De símbolo de beleza inconteste à atriz de capacidade cênica ilimitada, ela se tornou uma artista capaz de conduzir a carreira de um jeito próprio Não cedeu à pressão da televisão. Só aceitou fazer novela quando desejou. Dedicou a maior parte do tempo ao teatro, território em que colecionou momentos inesquecíveis como a primeira montagem de “Navalha na Carne”, em 1967.
Há 50 anos, Tônia Carrero parava o país e mudava a sua trajetória artística. Faria o que era considerado impossível. Tornava-se feia para viver a prostituta Neusa Suely, em “Navalha na Carne” — texto marco da dramaturgia de Plínio Marcos. Em cena, descabelava-se, bebia compulsivamente, lançava baforadas de nicotina ao ar e costurava as frases com palavrões arrepiantes para um público mais acostumado com os bons modos da atriz.
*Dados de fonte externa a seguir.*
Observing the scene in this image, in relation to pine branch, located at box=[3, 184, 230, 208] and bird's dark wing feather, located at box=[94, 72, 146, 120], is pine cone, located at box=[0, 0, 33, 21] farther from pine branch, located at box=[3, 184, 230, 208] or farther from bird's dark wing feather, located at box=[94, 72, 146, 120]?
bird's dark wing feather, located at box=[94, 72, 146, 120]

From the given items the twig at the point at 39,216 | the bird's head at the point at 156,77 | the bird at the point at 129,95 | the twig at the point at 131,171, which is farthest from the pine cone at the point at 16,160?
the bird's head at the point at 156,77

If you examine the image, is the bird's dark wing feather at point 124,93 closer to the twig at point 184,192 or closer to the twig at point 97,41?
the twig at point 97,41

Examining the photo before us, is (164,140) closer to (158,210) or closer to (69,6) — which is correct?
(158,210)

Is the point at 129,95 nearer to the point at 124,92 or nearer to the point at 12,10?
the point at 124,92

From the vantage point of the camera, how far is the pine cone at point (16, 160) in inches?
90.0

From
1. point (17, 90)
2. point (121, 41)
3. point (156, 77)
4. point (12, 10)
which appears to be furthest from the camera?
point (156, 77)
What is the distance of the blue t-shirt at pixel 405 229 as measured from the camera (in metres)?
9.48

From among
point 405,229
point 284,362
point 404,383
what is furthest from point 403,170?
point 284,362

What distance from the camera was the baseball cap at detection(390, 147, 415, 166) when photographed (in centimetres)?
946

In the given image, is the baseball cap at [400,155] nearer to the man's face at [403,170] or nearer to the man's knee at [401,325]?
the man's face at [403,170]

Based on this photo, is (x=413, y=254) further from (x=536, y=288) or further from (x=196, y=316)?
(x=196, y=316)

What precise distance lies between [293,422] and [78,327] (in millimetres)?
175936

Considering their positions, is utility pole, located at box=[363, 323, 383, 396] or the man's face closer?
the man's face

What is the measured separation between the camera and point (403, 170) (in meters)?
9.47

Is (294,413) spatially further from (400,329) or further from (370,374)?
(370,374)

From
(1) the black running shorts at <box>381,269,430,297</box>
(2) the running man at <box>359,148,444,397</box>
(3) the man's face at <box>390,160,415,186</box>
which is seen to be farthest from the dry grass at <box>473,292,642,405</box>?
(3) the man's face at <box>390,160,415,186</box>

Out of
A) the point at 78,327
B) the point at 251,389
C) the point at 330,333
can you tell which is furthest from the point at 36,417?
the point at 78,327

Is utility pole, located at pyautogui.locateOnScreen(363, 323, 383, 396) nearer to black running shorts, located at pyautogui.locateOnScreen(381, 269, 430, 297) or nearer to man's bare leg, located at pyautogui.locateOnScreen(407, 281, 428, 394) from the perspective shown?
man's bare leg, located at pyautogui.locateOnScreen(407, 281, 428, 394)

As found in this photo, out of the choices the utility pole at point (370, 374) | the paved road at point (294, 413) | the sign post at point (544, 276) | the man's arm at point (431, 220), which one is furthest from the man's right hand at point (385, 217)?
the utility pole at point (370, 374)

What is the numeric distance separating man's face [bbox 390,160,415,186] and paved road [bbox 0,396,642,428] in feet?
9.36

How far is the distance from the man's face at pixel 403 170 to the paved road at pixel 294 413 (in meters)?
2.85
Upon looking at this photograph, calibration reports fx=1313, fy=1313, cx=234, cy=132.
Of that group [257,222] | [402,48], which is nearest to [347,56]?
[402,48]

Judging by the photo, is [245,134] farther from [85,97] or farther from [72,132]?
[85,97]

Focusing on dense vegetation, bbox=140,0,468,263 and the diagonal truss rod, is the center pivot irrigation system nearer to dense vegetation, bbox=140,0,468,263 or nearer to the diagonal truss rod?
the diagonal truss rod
Símbolo inconteste de beleza, ela, no momento crucial da peça, comia um pão com mortadela na frente de todos, enquanto chorava com a maquiagem completamente borrada. Ao se despir de qualquer vaidade, Tônia entrava para o primeiro time de grandes damas do teatro nacional. Estava par a par com o prestígio de Cacilda Becker e Glauce Rocha, ambas mortas no auge da carreira.
Politizada, enfrentava a ditadura militar nas ruas e nos gabinetes. Foi com o texto de Plínio Marcos debaixo do braço conversar com os generais. Alguns riam dela. Acreditavam que a montagem de “Navalha na Carne” seria um fiasco. O pensamento era mais ou menos assim: “Imagina, uma mulher fina e bela fazendo o papel de uma desclassificada?”.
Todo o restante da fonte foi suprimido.